▶ Assigned task: In the records that follow, find each line with "genus" and pull it out.

▶ Data supplied:
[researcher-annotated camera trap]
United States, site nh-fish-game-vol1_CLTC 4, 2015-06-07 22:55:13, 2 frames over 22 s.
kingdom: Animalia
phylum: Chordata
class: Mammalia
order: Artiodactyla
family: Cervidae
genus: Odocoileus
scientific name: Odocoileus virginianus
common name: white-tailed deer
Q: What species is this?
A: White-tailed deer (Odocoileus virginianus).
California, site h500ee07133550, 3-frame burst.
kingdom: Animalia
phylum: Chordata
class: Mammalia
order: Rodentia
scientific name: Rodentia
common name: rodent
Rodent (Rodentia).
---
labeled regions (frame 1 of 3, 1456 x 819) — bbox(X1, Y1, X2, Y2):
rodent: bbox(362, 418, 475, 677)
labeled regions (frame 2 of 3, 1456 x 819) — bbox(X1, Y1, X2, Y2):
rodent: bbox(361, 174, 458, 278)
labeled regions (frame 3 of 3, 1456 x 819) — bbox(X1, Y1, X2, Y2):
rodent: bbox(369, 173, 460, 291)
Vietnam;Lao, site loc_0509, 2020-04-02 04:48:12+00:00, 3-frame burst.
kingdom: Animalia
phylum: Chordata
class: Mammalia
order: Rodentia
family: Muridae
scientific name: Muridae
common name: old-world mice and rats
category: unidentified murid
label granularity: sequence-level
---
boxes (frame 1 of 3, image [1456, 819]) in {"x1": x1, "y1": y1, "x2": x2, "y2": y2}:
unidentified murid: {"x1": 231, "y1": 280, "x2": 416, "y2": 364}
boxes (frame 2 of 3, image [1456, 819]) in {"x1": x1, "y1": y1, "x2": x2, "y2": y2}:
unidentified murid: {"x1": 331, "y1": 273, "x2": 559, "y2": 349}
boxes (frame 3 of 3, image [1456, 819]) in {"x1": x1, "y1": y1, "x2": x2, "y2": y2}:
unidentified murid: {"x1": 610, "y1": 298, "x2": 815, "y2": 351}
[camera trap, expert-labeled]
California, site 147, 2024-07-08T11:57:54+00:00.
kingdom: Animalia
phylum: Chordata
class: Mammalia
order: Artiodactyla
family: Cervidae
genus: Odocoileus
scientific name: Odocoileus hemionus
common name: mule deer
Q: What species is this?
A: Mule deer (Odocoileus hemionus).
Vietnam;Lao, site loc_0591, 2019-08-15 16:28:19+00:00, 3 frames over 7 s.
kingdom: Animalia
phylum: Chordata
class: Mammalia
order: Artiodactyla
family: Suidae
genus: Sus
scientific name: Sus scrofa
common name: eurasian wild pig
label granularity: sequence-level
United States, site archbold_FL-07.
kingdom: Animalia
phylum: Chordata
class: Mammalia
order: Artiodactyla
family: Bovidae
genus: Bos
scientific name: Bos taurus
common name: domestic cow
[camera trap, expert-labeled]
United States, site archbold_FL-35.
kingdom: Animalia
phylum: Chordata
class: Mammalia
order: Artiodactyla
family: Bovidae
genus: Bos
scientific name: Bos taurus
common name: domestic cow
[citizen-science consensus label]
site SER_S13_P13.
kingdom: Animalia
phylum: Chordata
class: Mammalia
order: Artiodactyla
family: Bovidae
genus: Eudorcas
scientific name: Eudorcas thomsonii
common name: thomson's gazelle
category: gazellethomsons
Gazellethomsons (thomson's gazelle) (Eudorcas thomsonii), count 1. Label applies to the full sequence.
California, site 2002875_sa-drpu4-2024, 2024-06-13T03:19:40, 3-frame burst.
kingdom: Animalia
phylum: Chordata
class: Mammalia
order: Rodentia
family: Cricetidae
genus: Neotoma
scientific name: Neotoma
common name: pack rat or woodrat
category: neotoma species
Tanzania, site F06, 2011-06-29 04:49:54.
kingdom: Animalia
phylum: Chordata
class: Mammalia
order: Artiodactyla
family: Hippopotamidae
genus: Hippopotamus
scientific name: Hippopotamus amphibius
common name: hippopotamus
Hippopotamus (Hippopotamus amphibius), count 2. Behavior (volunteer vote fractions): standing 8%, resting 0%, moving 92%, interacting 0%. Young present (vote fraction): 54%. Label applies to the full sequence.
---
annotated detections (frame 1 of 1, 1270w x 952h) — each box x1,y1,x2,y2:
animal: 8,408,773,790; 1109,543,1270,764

▶ Response to the task:
genus: Odocoileus
genus: Odocoileus
genus: Sus
genus: Bos
genus: Bos
genus: Eudorcas
genus: Neotoma
genus: Hippopotamus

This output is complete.